(Passage cité):
────────

Discours prononcé à l’Assemblée Constituante
15 septembre 1848



L’exemple, le bon exemple donné par la peine de mort, nous le connaissons. Il a eu plusieurs noms. Chacun de ces noms exprime tout un ordre de faits et d’idées. L’exemple s’est appelé Montfaucon, il s’est appelé la place de Grève, il s’appelle aujourd’hui la barrière Saint-Jacques. Examinez les trois termes de cette progression décroissante : Montfaucon, l’exemple terrible et permanent ; la place de Grève, l’exemple qui est encore terrible, mais qui n’est plus permanent ; la barrière Saint-Jacques, l’exemple qui n’est plus ni permanent, ni terrible, l’exemple inquiet, honteux, timide, effrayé de lui même, l’exemple qui s’amoindrit, qui se dérobe, qui se cache. Le voilà à la porte de Paris, prenez garde, si vous ne le retenez pas, il va s’en aller ! il va disparaître !

Qu’est-ce à dire ? Voilà qui est singulier ! l’exemple qui se cache, l’exemple qui fait tout ce qu’il peut pour ne pas être l’exemple. N’en rions pas. La contradiction n’est étrange qu’en apparence ; au fond il y a en ceci quelque chose de grand et de touchant. C’est la sainte pudeur de la société qui détourne la tête devant un crime que la loi lui fait commettre. Ceci prouve que la société a conscience de ce qu’elle fait et que la loi ne l’a pas.

Voyez, examinez, réfléchissez. Vous tenez à l’exemple. Pourquoi ? Pour ce qu’il enseigne. Que voulez-vous enseigner avec votre exemple ? Qu’il ne faut pas tuer. Et comment enseignez-vous qu’il ne faut pas tuer ? en tuant.

En France, l’exemple se cache à demi. En Amérique, il se cache tout à fait. Ces jours-ci on a pu lire dans les journaux américains l’exécution d’un nommé Hall. L’exécution a eu lieu non sur une apparence de place publique, comme à Paris, mais dans l’intérieur de la prison. « Dans la geôle. » Y avait-il des spectateurs ? Oui, sans doute. Que deviendrait l’exemple s’il n’y avait pas de spectateurs ? Quels spectateurs donc ? D’abord la famille. La famille de qui ? Du condamné. Non, de la victime. C’est pour la famille de la victime que l’exemple s’est fait. L’exemple a dit au père, à la mère, au mari (c’était une femme qui avait été assassinée), aux frères de la victime : cela vous apprendra ! Ah ! j’oublie, il y avait encore d’autres spectateurs, une vingtaine de gentlemen qui avaient obtenu des entrées de faveur moyennant une guinée par personne. La peine de mort en est là. Elle donne des spectacles à huis clos à des privilégiés, des spectacles où elle se fait payer, et elle appelle cela des exemples !

De deux choses l’une : ou l’exemple donné par la peine de mort est moral, ou il est immoral. S’il est moral, pourquoi le cachez-vous ? S’il est immoral, pourquoi le faites-vous ?

Pour que l’exemple soit l’exemple, il faut qu’il soit grand ; s’il est petit, il ne fait pas frémir, il fait vomir. D’efficace il devient inutile, d’effrayant, misérable. Il ressemble à une lâcheté. Il en est une. La peine de mort furtive et secrète n’est plus que le guet-apens de la société sur l’individu.

────────

(Matériel):
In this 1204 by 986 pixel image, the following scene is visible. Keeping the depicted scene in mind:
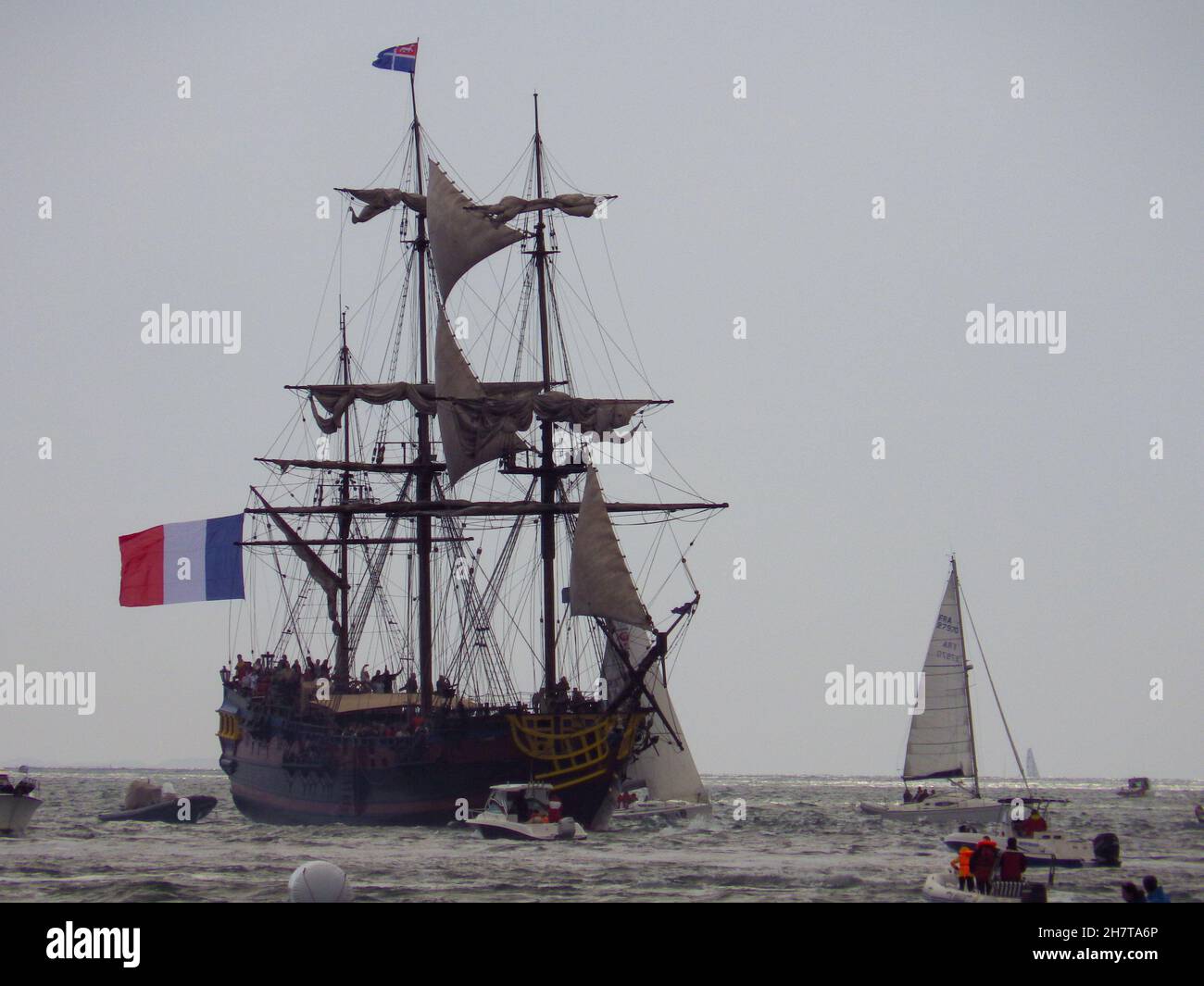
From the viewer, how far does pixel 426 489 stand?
8588 cm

────────

(Consigne 1):
Recopiez fidèlement le discours de "De deux choses" à "pourquoi le faites-vous ?".
(Consigne 2):
D'après le discours, pourquoi la contradiction de l'exemple qui se cache n'est-elle étrange qu'en apparence ? Répondez en une à trois phrases.
(Consigne 3):
Dressez la liste des noms qu'a portés, selon le discours, l'exemple donné par la peine de mort.
Les lignes forment un matériel distinct du discours.

(Réponse rédigée 1):
De deux choses l’une : ou l’exemple donné par la peine de mort est moral, ou il est immoral. S’il est moral, pourquoi le cachez-vous ? S’il est immoral, pourquoi le faites-vous ?

(Réponse rédigée 2):
Au fond, il s'agit de la sainte pudeur de la société, qui détourne la tête devant un crime que la loi lui fait commettre. Cela prouve que la société a conscience de ce qu'elle fait, alors que la loi n'en a pas conscience.

(Réponse rédigée 3):
Montfaucon ; la place de Grève ; la barrière Saint-Jacques.